Straight away I want you to know that you are known by God, loved by God & accepted by God (just as you are) wherever you are on your motherhood journey. You need to know and more importantly believe that He loves you so much that He dances over you! Yes, mom, you read that correctly. God dances over you with delight! Zephaniah 3:17
I sat at the kitchen table completely depleted. Frozen I stared at the wall 4 feet from where I sat. I can still feel that single tear roll down the right side of my face. My kids ran throughout the house laughing and playing with reckless abandon as their mom sat on a kitchen chair totally deflated. I can vividly remember the sound of their voices echoing throughout the kitchen. How did I arrive at this place? Had I signed on for more than I could handle? As these questions swirled around in my head on repeat, I knew that I had reached a fork in the road. I could fall deeper into despair or I could cry out to God. I chose the later. I was physically, mentally & emotionally exhausted but I hadn’t forgotten that He was a covenant keeping Savior. I didn’t have the strength to lift my voice but I knew that the one who is all knowing was able to interpret exactly what was on my heart. I sat still on the high back wooden chair as another tear found its way down my face. I didn’t have the energy to wipe away the tears that would follow. I slowly raised my head, just enough to survey the disaster that was my living room. As more tears pooled in my eyes it was that moment that I mustered up these words…

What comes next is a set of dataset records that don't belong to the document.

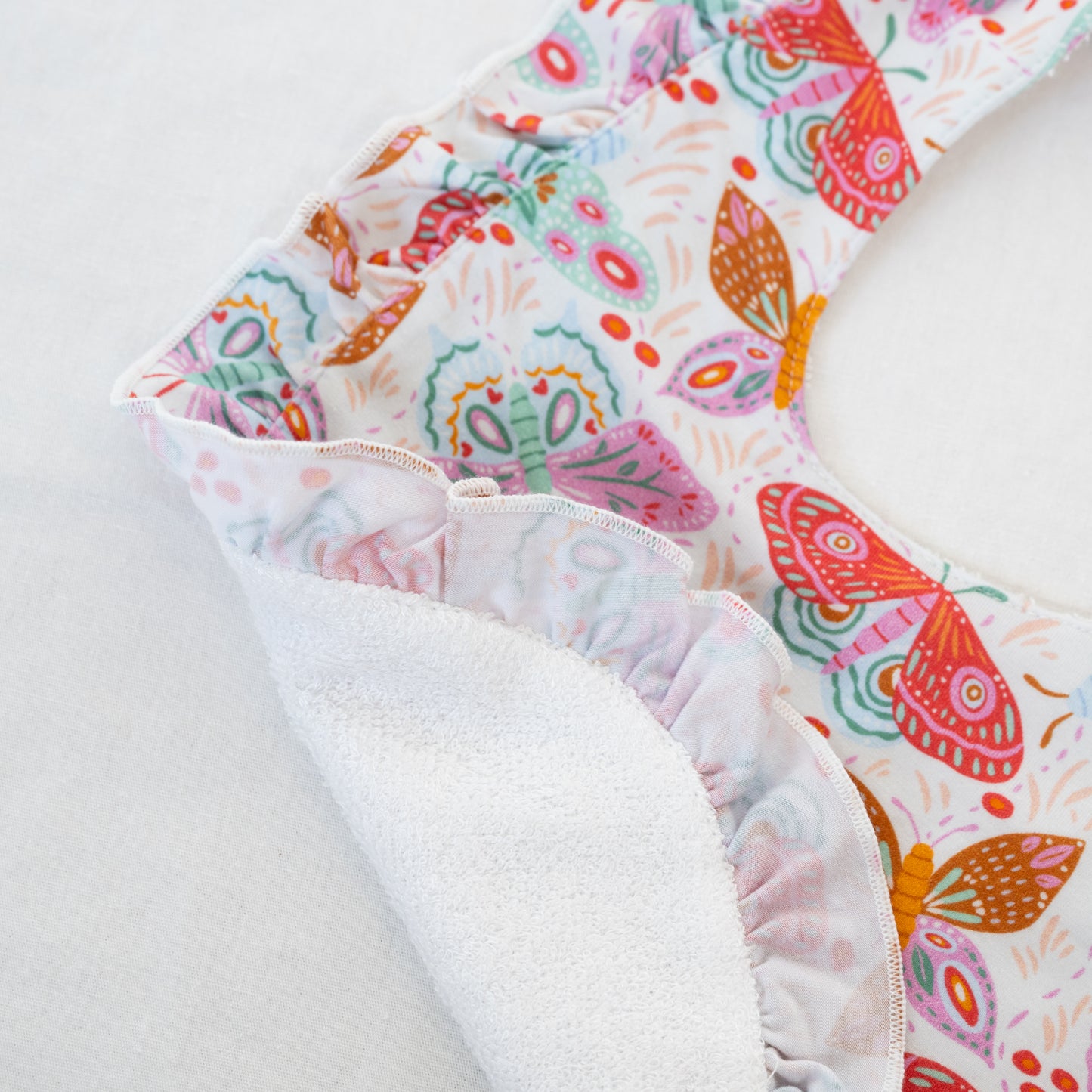 Midnight Butterfly Garden Lyocell Ruffle Bib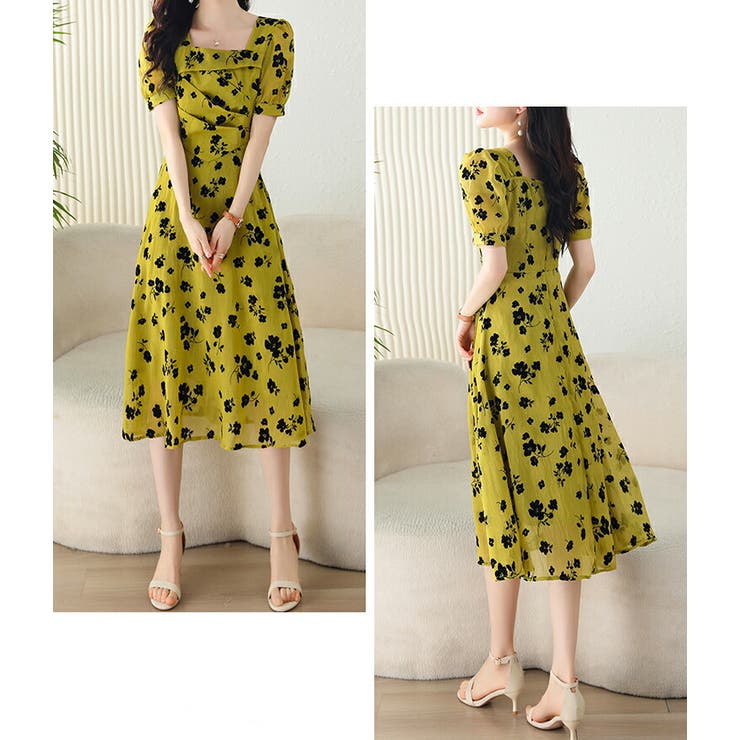 花柄ワンピース スクエアネック 透け感 | JS FASHION | 詳細画像8 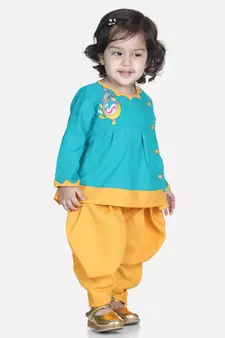Green Mor Embroidery Top Dhoti For Girls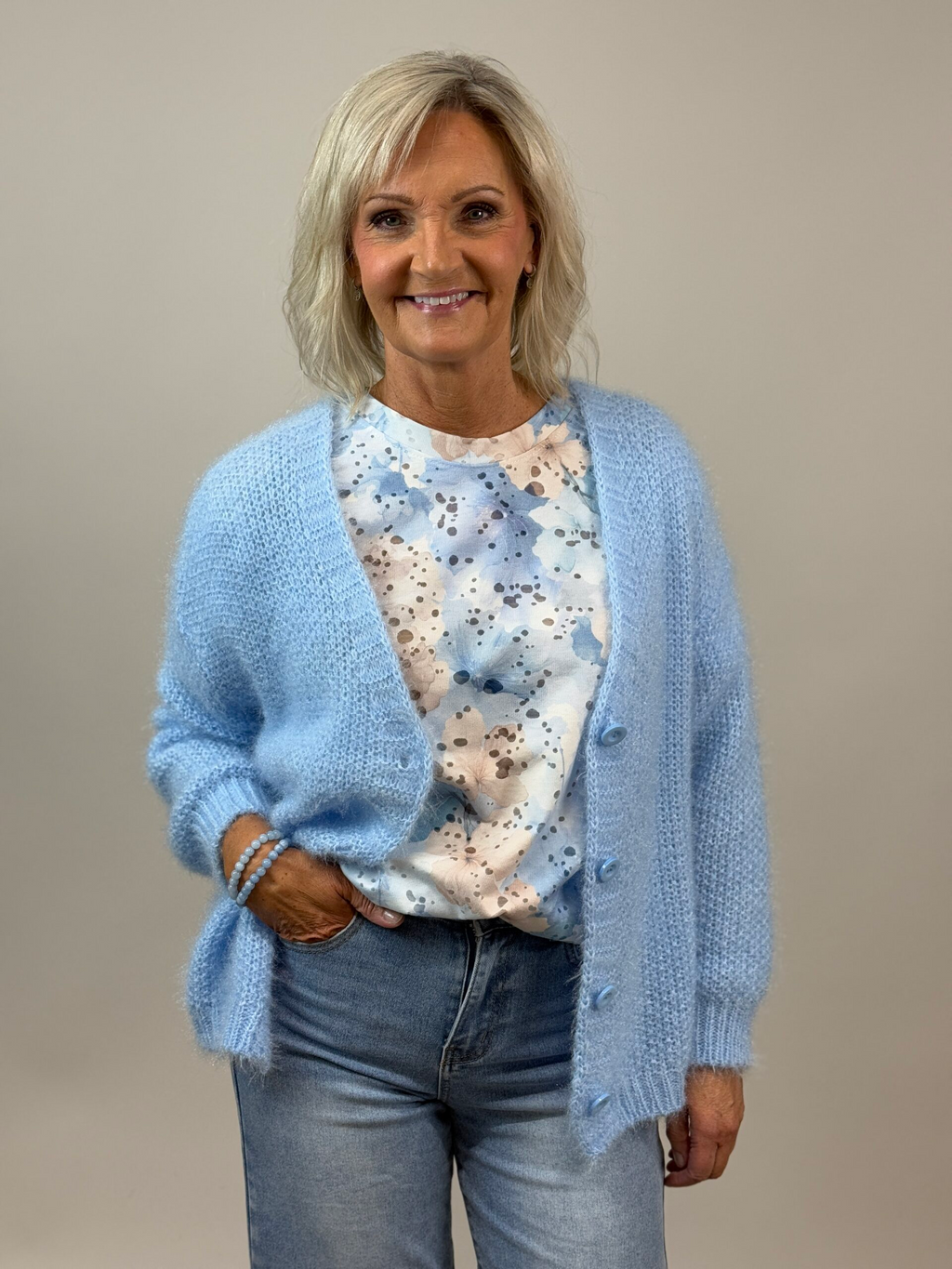 Mönstrad topp Mella från Mixbyheart , ljusblå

“I can’t do this.” Without missing a beat my heavenly father held my words for but a moment before responding in a soft whisper, “I never asked you to; I only asked you to trust me.” They are mine, Nichole, they belong to me. He went on to remind me that as a mother I would never lack anything because I named Him Lord of my life. That was 8 years ago. I have never forgotten how He rescued me from myself that day in my kitchen. I felt so lonely, but He said I will never leave you. I recall feeling despair, but His word says that those who place their hope in Him will never be disappointed. As I waited there that morning for the next tear to fall instead I experienced the power of His presence. That morning God had invited me up to a deeper faith & greater dependency. Everyday I have to choose to lean into His strength and His wisdom instead of my own.
You too are being invited up! How will you respond to His invitation? Today my kids are 14, 13, 12, 11, 9 and 8. God has been faithful to His word. That day 8 years ago I had six kids under the age of 7. God bless you mom!